Set out the lines below as a Markdown table with a Row column holding a running number and a Line column holding the line itself, skipping blank lines. Leave the pictures out of your answer.
* Start Working data *
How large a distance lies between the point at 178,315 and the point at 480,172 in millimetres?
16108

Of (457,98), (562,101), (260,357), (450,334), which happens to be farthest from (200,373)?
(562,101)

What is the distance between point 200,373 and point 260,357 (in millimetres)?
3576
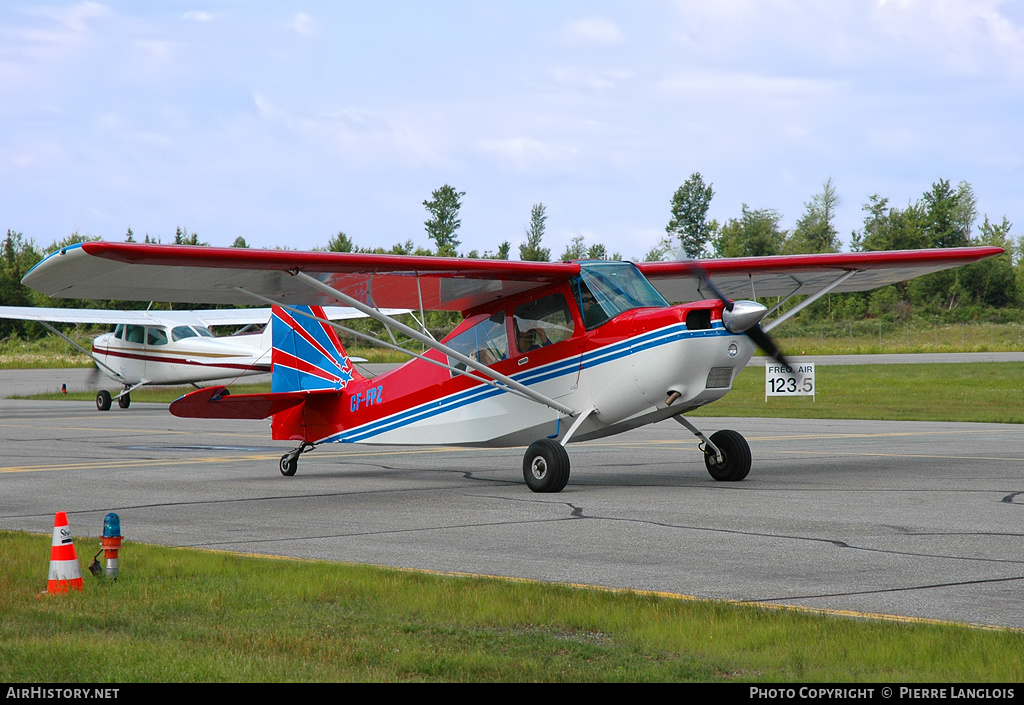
* End Working data *
• [Solution to this task]:
| Row | Line |
|---|---|
| 1 | How large a distance lies between the point at 178,315 and the point at 480,172 in millimetres? |
| 2 | 16108 |
| 3 | Of (457,98), (562,101), (260,357), (450,334), which happens to be farthest from (200,373)? |
| 4 | (562,101) |
| 5 | What is the distance between point 200,373 and point 260,357 (in millimetres)? |
| 6 | 3576 |